I should feel complimented by Paul Pillar dredging up a piece I wrote for the Washington Post a year ago in his quest to calumny anyone ever recommending use of military force. I had written that, given the impact of ISIS including the threat of more terrorist attacks, the Administration should deploy a small contingent of American ground troops to spearhead offensives against ISIS-held cities. Pillar argues that the Administration in fact has done well against ISIS without U.S. ground troops, even "perhaps going too fast" in taking it down, while my prediction of a new wave of terrorist attacks never occurred. The problem is, his critique doesn't wash.
Agreed, almost three years after ISIS seized Fallujah, it finally is on the defense.
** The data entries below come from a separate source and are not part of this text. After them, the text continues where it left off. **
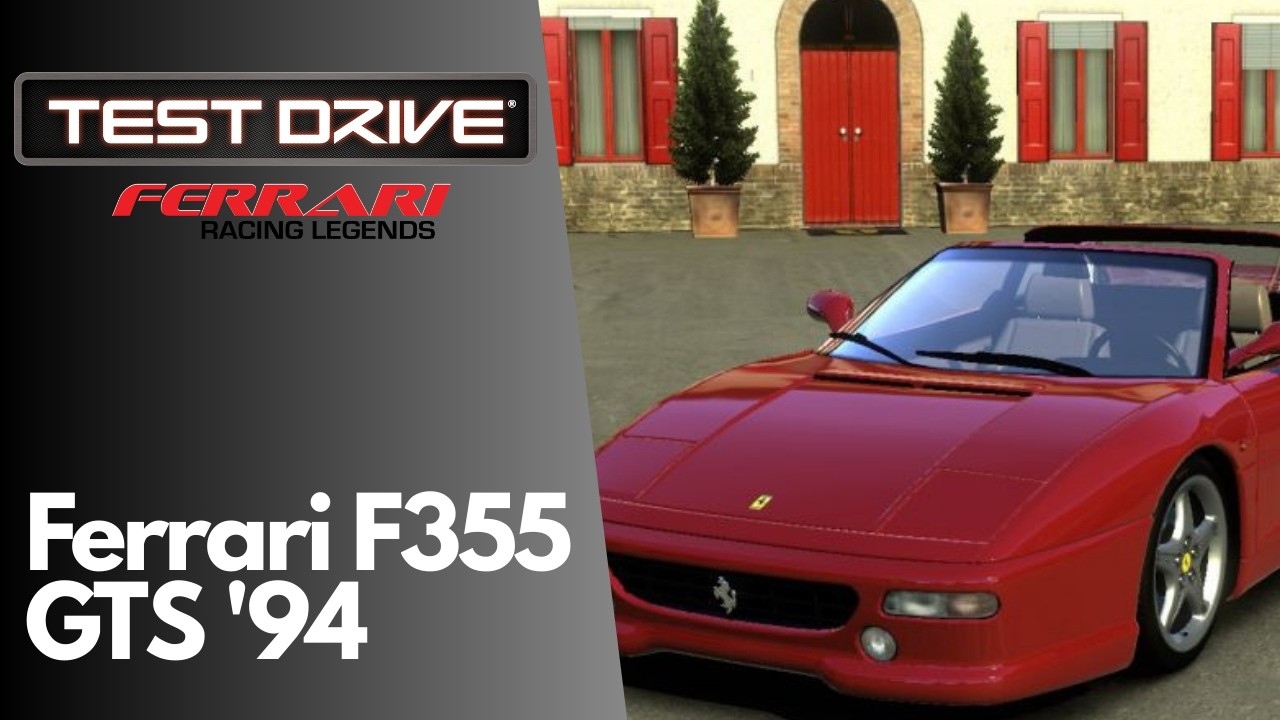 Test Drive Ferrari Racing Legends | Ferrari F355 GTS '94 [4K GAMEPLAY]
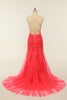 Załaduj obraz do przeglądarki galerii, Żółta sukienka Mermaid Long Prom z aplikacjami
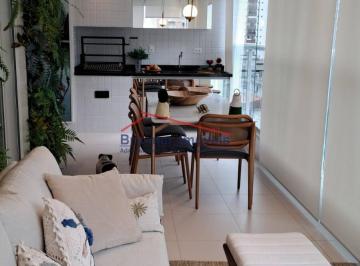 Apartamento · 134m² · 3 Quartos · 2 Vagas · Apartamento A Venda Em Santos Lazer Completo 3 Suítes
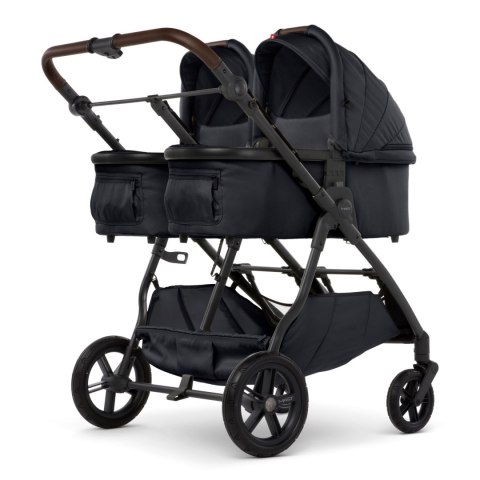 Gondola M.Twin X Dark Grey - Oddychająca i Komfortowa dla Noworodka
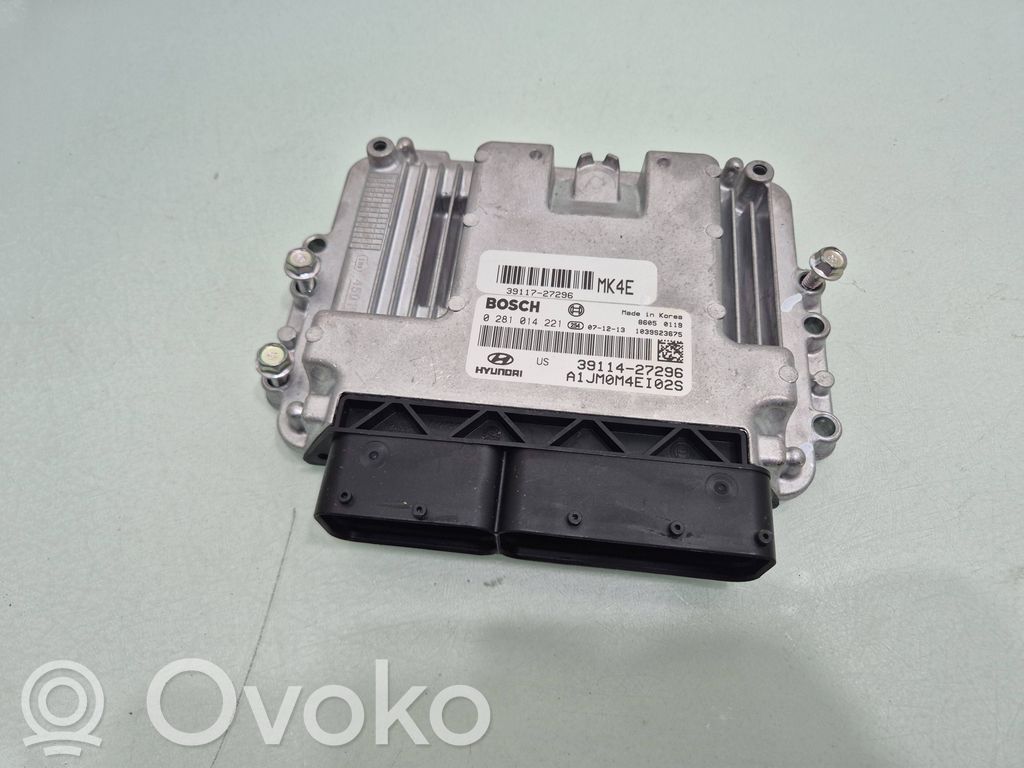 Hyundai Tucson JM Engine control unit/module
Yet it still holds most of Iraq's second largest city, Mosul, with at least weeks of very tough fighting before a possible coalition victory. Meanwhile ISIS appears secure in its Syrian capital, Raqqa, while the United States, according to the Washington Post, cannot identify a local force politically and militarily capable of leading an offensive, exactly the reason for my proposal.
Although the United States has not followed my recommendation on U.S. ground combat formations, Pillar's argument -- that the force levels that the Obama administration committed fourteen months ago have proved to be sufficient -- is just not correct. Rather, the United States began to succeed against ISIS over the past year largely by shifting to a "lighter" version of the American ground troops idea, now deploying many hundreds of U.S. ground personnel in attack helicopter and artillery units as well as American air control and special forces advisory teams right at the front. Meanwhile, the "access to the Turkish border" that, as Pillar says, ISIS just lost, was due to Turkey in fact deploying, as I'd advocated, "a first class, mobile ground force" -- mainly armor -- to reinforce local troops against ISIS.
Finally, as to Pillar's assertion of no "paralyzing wave" of terrorist attacks over the past year, how does he view mass casualty ISIS attacks in Brussels, Istanbul and Gaziantep, and ISIS-inspired slaughter in Dhaka and Orlando, plus numerous attacks blocked only by the extraordinary global security mobilization which ISIS's continued existence requires? In fact, the Administration's argument to the Washington Post on why it wants to advance aggressively against Raqqa is to forestall anticipated new terrorist attacks.
James F. Jeffrey is the Philip Solondz Distinguished Fellow at The Washington Institute.